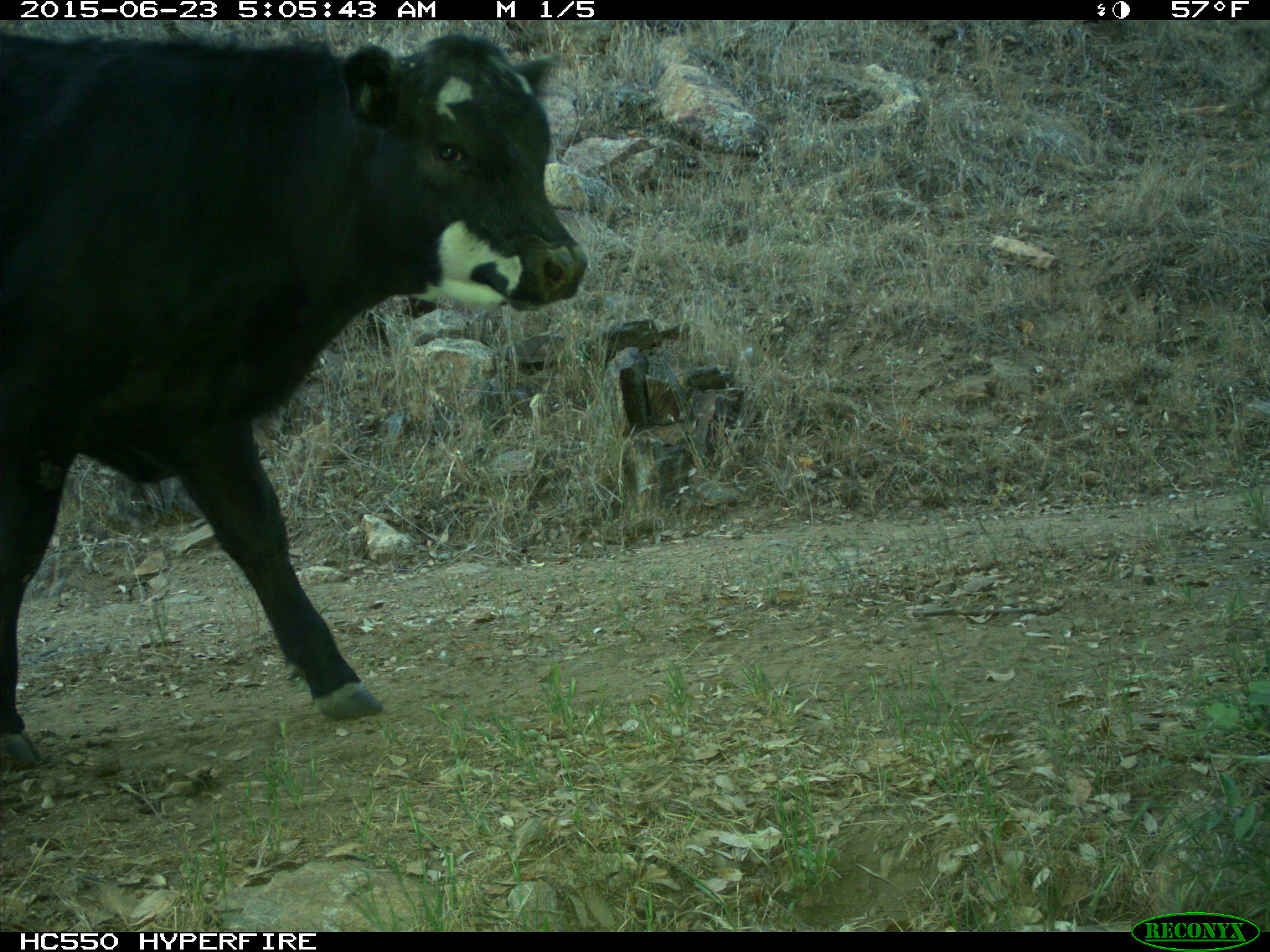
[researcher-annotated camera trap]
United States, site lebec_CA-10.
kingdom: Animalia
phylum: Chordata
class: Mammalia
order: Artiodactyla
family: Bovidae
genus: Bos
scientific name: Bos taurus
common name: domestic cow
Bos taurus (domestic cow).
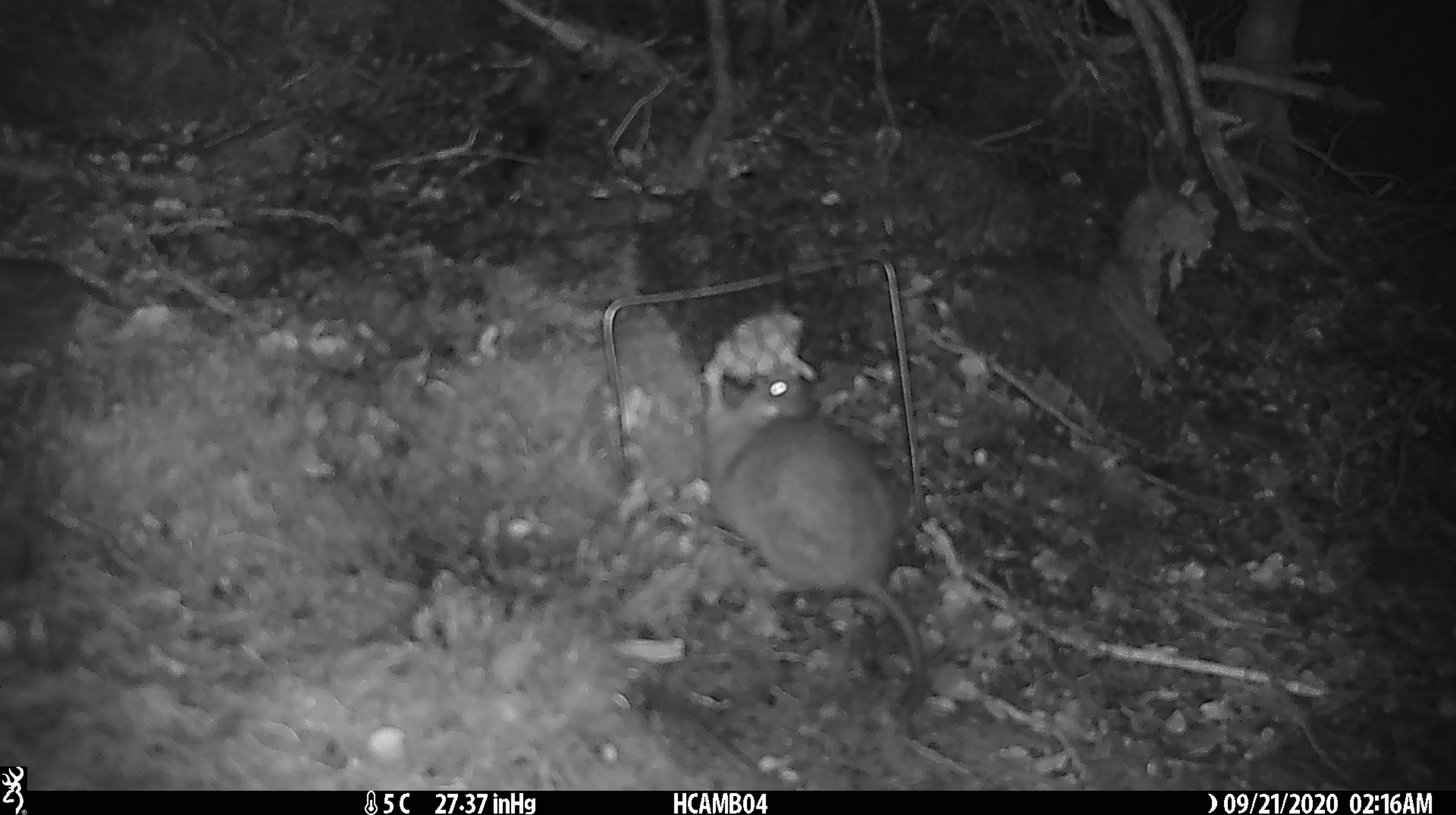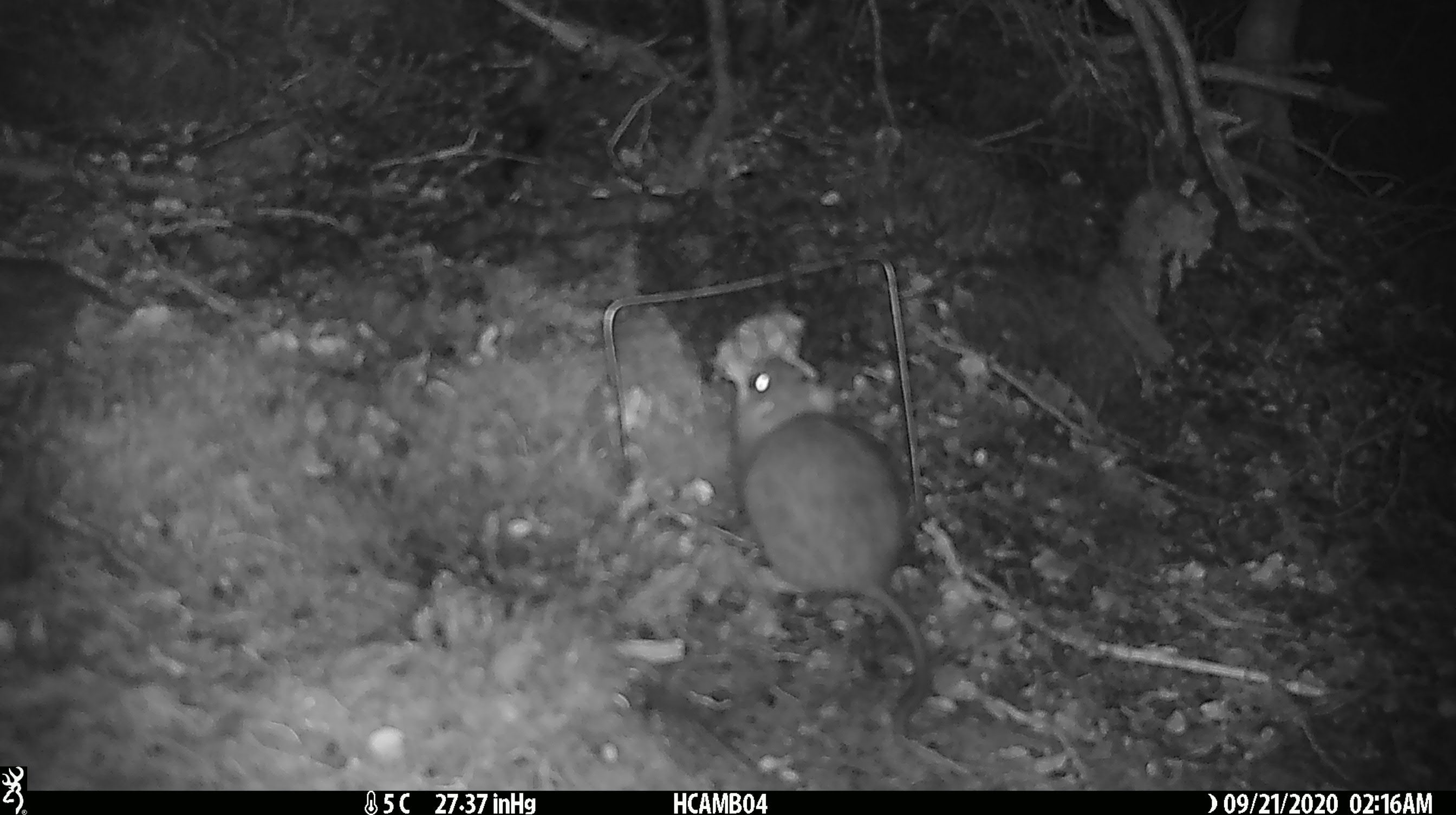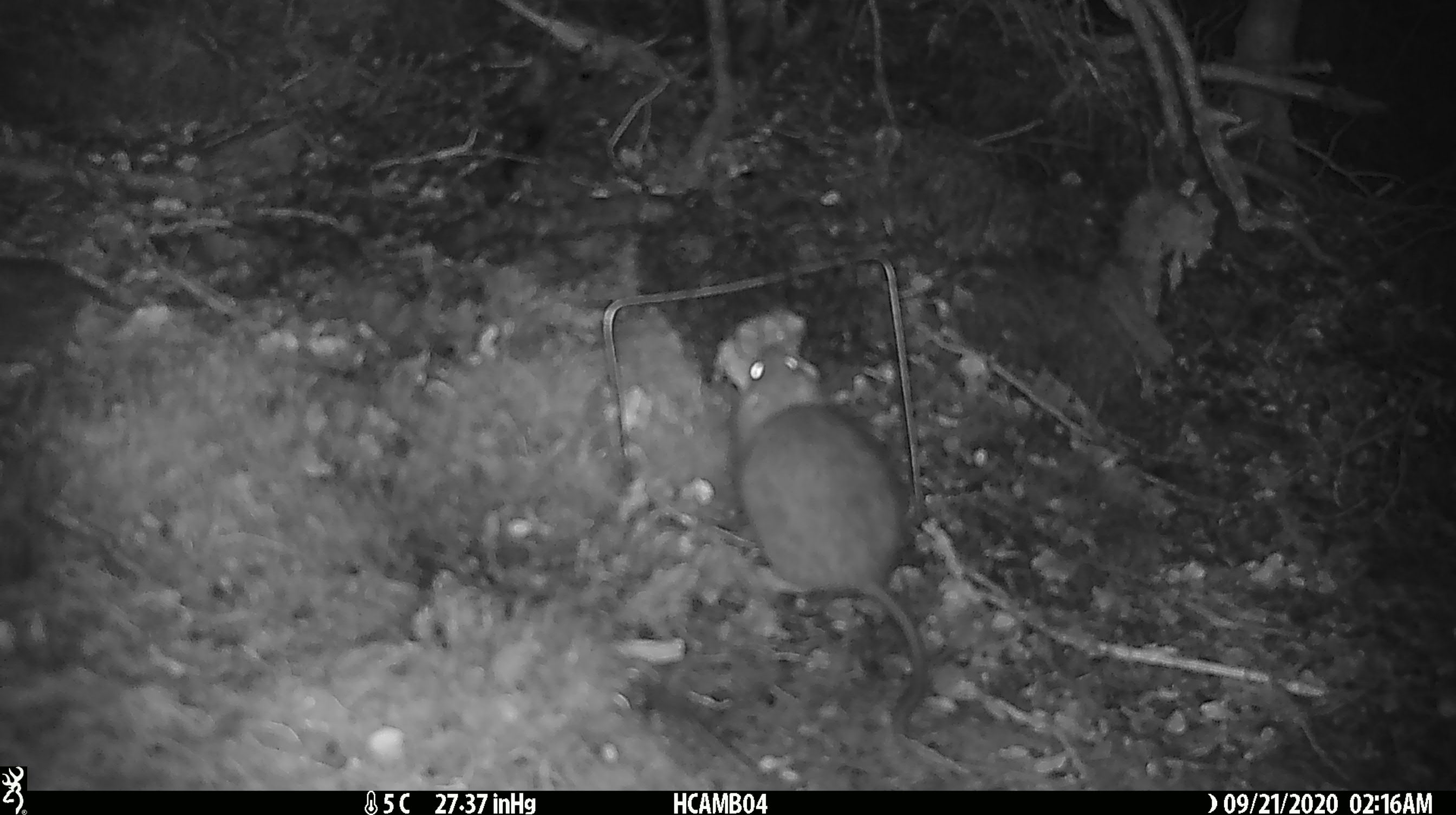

______________________________

» **WHAT TO DO**
Leave the images out and transcribe the remaining data above word for word.

» **TASK SOLUTION**
[researcher-annotated camera trap]
United States, site lebec_CA-10.
kingdom: Animalia
phylum: Chordata
class: Mammalia
order: Artiodactyla
family: Bovidae
genus: Bos
scientific name: Bos taurus
common name: domestic cow
Bos taurus (domestic cow).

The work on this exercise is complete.